The Bow Object as a Glorified DataFrame Container

The Bow class is not much more than a tool to spit out the DataFrames that describe a bow artefact, plus some metadata. This is deliberate.

In part, this stems from the Junkmanns and Beckhoff implementations that were the initial seeds for starting this package. They were done for a Digital Humanities seminar at the University of Würzburg, and thus very bare-bones, taking plain DataFrames as artefact measurement input. Once I decided to build a package from this code base, and let it have a dedicated class for representing bows, there were two options to design it:

Option 1 was to leave the methods largely unchanged, and make the Bow class be a supplier of DataFrames to feed into the Beckhoff and Junkmanns analysis functions. It would look something like this:

>>> my_bow
<pb.Bow …>
>>> pb.analysis_function(my_bow[0].data,
                         material_value,
                         another_material_value,
                         some_switch=False)
results

Option 2 was to change the analysis functions to take Bow classes as input and have them pull all required metadata from the supplied class instead of separate function arguments. It would look something like this:

>>> my_bow
<pb.Bow …>
>>> pb.analysis_function(my_bow,
                         material_values_container,
                         some_switch=False)
results

While on the face of it, option 2 looks easier to handle, with a less cluttered function signature, I believe option 1 to be the better solution.

The cost of option 2 being able to accept an entire Bow object as input is that the function must have a lot of knowledge about how the Bow object stores its data and metadata. If the Bow class’ metadata is to be used to determine things like correct material data values, the function must be given a container object holding a catalogue of values for different materials, like a dict, structured in a specific way. The function must also have knowledge of how these catalogue objects are structured, and the supplied catalogue must be structured correctly.

Also, it is impossible to see which data and metadata actually factors into an analysis without looking at the function’s source code. Therefore, this apparent simplification really is an indirection that comes with the nontrivial cost for the user to make several complex objects, even for the smallest and most exploratory undertakings.

Note

Going fully Object-Oriented and making the analysis functions be methods of the Bow class, like:

my_bow.analysis_method(material_values_container,
                       some_switch=False)

would just take the indirection a half-step further without offering any benefits over either option 1 or 2 I’m aware of.

Option 1, on the other hand, looks more cluttered initially, but it is much more explicit: An analysis function requiring a material’s modulus of elasticity and modulus of rupture will have it written right into its signature. Whether you supply these values from a dict or manually is up to what is more convenient for you. If all you want to do is look at how taking off 2 millimeters of thickness will change a planned bow’s draw weight or bending behavior, you don’t need to build a complete Bow object – just modify a DataFrame and feed it into the analysis function.

Analysis functions in option 1 require much less knowledge about external data structures as well: All their input is the DataFrame and material data values.
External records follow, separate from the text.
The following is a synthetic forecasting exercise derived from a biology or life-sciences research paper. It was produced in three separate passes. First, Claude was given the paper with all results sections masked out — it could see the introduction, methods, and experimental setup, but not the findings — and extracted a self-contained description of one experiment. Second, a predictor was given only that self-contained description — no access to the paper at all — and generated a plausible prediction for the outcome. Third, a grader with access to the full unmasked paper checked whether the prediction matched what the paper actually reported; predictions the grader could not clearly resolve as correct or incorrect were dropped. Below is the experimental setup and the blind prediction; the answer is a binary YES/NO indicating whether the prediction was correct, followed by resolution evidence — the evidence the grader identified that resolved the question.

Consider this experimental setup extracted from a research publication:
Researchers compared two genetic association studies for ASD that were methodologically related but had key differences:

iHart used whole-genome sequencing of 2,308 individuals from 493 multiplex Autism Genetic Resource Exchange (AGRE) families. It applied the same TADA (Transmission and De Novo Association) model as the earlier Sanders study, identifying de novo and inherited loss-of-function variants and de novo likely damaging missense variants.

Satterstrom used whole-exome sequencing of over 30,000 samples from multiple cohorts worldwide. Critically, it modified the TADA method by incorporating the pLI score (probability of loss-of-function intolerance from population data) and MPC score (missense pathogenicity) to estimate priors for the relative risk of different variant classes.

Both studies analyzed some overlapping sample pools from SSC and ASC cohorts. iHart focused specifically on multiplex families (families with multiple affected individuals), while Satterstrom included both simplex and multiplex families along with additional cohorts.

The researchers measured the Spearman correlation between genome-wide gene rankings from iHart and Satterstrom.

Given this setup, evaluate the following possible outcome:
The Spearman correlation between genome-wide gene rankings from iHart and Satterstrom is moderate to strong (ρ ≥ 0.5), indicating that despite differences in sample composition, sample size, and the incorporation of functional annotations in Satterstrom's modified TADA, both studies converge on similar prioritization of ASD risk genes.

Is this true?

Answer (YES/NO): YES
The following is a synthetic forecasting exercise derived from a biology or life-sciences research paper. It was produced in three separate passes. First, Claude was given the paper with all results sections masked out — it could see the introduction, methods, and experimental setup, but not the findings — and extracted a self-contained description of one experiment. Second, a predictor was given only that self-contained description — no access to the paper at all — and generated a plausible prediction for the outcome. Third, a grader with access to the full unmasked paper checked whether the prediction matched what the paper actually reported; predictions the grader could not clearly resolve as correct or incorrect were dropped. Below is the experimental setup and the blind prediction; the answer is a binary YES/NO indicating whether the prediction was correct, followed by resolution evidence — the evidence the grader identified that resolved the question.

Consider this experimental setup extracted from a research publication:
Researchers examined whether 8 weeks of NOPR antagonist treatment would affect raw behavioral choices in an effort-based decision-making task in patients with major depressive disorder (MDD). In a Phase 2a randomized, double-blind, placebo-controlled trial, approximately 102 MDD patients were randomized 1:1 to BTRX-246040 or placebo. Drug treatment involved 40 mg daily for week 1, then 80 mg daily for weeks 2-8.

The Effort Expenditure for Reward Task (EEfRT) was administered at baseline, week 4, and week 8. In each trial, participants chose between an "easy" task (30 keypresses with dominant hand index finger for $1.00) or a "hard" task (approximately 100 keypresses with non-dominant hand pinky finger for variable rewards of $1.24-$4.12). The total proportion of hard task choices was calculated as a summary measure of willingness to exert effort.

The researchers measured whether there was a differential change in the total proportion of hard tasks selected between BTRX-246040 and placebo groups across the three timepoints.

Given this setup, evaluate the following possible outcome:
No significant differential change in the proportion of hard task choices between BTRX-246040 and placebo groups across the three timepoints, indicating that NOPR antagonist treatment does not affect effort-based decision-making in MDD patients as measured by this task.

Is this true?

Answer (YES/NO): NO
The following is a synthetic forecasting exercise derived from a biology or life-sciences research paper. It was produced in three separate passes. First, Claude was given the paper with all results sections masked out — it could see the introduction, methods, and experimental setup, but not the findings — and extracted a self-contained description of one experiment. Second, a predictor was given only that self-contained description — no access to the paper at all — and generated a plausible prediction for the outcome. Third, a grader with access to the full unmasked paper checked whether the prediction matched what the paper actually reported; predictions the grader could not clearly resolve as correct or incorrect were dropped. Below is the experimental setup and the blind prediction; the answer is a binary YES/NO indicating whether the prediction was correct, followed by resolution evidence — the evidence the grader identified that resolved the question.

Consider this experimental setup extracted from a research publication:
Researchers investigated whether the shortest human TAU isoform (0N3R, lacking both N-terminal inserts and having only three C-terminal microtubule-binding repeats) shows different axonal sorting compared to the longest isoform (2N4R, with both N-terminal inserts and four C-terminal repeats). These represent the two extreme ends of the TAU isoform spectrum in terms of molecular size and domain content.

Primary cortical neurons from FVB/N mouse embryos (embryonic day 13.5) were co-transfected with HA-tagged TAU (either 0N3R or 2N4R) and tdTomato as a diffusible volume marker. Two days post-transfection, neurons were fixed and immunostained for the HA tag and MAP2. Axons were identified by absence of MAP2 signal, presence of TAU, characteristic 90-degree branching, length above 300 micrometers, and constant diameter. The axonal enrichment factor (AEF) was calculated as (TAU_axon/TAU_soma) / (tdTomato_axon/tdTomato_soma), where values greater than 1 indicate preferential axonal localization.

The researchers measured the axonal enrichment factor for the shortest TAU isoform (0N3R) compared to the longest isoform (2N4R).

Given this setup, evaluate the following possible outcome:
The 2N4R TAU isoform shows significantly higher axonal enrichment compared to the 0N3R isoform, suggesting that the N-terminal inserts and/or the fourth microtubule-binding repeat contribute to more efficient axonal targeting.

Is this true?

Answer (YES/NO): NO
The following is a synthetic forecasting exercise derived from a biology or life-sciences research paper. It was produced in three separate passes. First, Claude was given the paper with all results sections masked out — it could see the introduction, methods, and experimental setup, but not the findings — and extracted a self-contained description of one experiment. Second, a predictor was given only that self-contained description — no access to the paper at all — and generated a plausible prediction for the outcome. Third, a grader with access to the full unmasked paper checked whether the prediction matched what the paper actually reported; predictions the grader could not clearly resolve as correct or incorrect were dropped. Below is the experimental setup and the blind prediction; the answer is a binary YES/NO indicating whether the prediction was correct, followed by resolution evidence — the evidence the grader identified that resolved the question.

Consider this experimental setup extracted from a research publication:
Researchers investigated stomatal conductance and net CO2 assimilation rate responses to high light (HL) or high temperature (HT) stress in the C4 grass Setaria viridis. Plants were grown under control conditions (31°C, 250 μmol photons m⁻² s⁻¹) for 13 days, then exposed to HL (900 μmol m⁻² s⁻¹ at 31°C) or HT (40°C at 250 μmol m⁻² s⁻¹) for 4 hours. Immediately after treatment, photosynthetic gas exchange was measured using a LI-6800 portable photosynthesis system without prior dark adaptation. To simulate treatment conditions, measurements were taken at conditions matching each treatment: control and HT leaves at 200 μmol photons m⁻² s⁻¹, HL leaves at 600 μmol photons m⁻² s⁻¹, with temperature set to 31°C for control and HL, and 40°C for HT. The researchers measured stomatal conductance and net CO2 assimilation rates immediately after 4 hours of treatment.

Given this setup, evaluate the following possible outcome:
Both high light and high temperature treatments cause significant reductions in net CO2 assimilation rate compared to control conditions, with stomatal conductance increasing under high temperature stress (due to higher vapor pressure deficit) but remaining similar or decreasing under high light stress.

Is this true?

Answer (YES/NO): NO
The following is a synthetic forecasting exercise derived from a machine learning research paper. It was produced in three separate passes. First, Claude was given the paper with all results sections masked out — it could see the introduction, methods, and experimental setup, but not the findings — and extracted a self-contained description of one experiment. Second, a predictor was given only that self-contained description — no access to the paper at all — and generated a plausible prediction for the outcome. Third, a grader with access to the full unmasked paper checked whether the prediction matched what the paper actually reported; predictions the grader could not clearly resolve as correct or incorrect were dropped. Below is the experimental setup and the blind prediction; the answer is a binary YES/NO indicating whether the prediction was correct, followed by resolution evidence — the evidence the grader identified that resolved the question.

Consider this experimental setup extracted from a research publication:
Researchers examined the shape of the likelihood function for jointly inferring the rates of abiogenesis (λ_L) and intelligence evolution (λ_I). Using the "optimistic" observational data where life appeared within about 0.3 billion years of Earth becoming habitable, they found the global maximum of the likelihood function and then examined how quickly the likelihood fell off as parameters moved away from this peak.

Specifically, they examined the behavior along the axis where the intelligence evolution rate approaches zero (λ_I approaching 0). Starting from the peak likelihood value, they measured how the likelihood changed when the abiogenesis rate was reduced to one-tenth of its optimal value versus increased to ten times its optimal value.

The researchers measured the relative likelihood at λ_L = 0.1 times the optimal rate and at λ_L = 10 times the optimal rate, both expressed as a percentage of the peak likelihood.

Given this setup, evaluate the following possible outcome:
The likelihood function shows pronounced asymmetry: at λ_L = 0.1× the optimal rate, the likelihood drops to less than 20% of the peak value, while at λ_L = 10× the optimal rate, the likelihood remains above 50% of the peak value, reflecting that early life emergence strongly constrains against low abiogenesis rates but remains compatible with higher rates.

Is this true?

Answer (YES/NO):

Where they come from is not the concern of the analysis function.

Therefore, the Bow class’ main task in option 1 becomes containing and supplying Dataframes and metadata. I much prefer this option,

  1. because it improves how much knowledge about external data structures the analysis functions need to have,
  2. because it consequently is more explicit about what is an analysis’ actual input,
  3. and because it doesn’t prescribe one way of doing things.

If you want to play around exploratively with some measurements, make a DataFrame and throw it into your analysis function of choice, along with some hardcoded material data values. If you have a sizeable collection of bow data and want a convenient way of storing it for bulk-applying analysis functions to it, make Bow objects. If you already have bow (meta)data stored your own way, go ahead and use it – as long as you can load it into appropriately sized/formatted DataFrames, you’re good.

I hope this sufficiently explains my motivation for introducing a custom class that, at the end of the day, doesn’t really offer much in terms of spectacular functionality.